TASK DETAILS. Gather every line below that contains the word "stone", and copy each one in full. Case counts.

TASK INPUTS.
══════

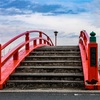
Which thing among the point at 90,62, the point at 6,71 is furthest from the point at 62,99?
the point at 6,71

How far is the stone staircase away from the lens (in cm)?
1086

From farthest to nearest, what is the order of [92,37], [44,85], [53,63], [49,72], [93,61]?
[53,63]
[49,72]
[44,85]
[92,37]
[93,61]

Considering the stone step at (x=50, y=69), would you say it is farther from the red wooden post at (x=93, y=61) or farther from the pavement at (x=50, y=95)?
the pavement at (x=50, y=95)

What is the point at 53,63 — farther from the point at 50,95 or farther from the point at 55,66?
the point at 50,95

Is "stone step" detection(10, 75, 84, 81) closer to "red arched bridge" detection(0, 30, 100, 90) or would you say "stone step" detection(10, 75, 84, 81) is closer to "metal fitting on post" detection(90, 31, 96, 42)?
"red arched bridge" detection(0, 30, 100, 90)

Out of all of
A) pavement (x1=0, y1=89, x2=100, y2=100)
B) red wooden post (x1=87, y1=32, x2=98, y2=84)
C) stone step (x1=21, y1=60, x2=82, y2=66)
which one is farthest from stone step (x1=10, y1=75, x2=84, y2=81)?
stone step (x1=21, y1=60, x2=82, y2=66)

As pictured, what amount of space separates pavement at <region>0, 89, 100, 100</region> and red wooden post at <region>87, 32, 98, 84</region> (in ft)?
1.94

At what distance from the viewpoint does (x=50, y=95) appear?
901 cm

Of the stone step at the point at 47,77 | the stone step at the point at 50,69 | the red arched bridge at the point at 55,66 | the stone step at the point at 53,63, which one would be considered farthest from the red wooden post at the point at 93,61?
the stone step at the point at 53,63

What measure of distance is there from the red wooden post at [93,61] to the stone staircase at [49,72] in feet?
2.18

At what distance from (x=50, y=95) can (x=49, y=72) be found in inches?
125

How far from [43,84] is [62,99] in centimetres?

══════

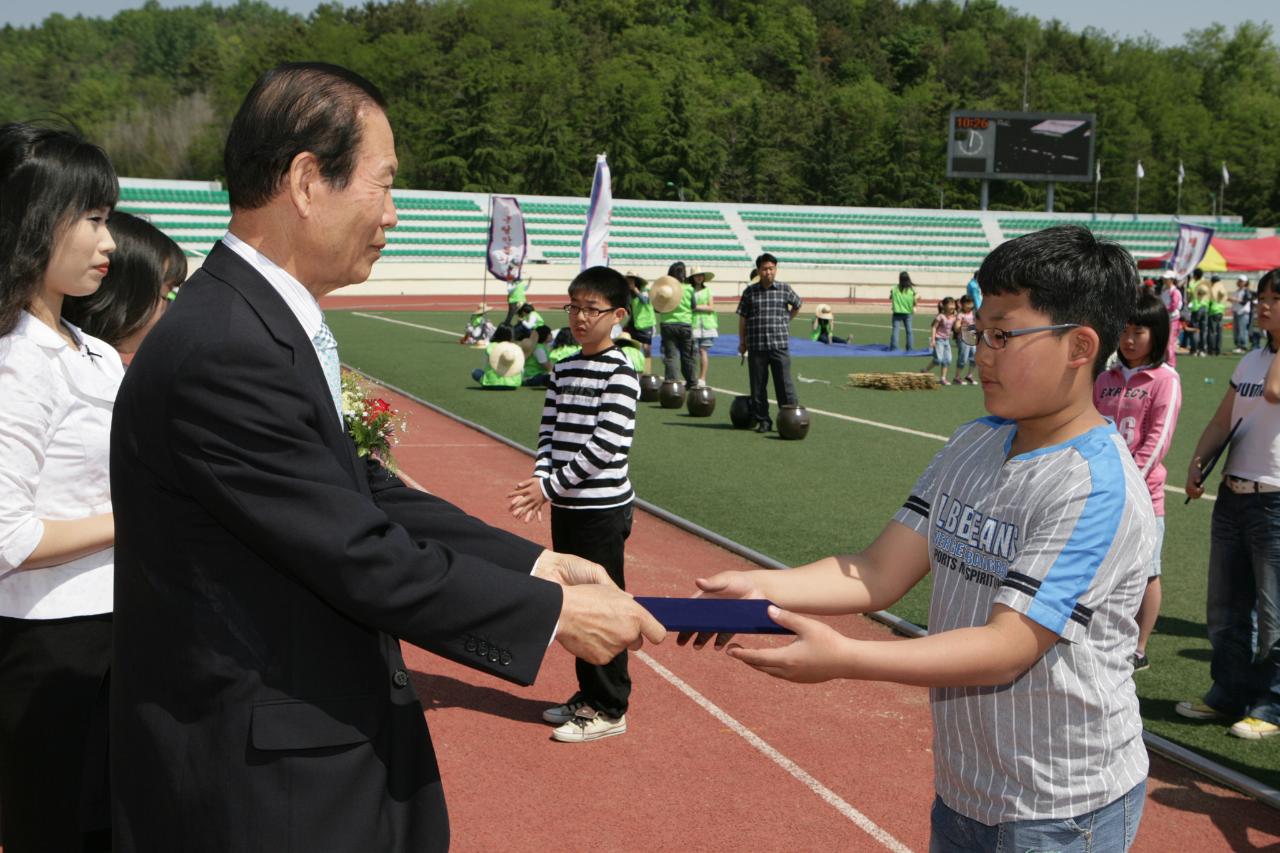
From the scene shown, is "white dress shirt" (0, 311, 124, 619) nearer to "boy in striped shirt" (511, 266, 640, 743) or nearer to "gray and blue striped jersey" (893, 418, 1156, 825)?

══════

RESULT OF THE TASK.
How far is the stone staircase away from the lens (in cm)?
Considering the stone step at (x=50, y=69), would you say it is farther from the red wooden post at (x=93, y=61) or farther from the pavement at (x=50, y=95)?
Is "stone step" detection(10, 75, 84, 81) closer to "red arched bridge" detection(0, 30, 100, 90) or would you say "stone step" detection(10, 75, 84, 81) is closer to "metal fitting on post" detection(90, 31, 96, 42)?
C) stone step (x1=21, y1=60, x2=82, y2=66)
which one is farthest from stone step (x1=10, y1=75, x2=84, y2=81)?
stone step (x1=21, y1=60, x2=82, y2=66)
Of the stone step at the point at 47,77 | the stone step at the point at 50,69 | the red arched bridge at the point at 55,66 | the stone step at the point at 53,63, which one would be considered farthest from the red wooden post at the point at 93,61?
the stone step at the point at 53,63
What measure of distance is there from the red wooden post at [93,61] to the stone staircase at [49,72] in feet?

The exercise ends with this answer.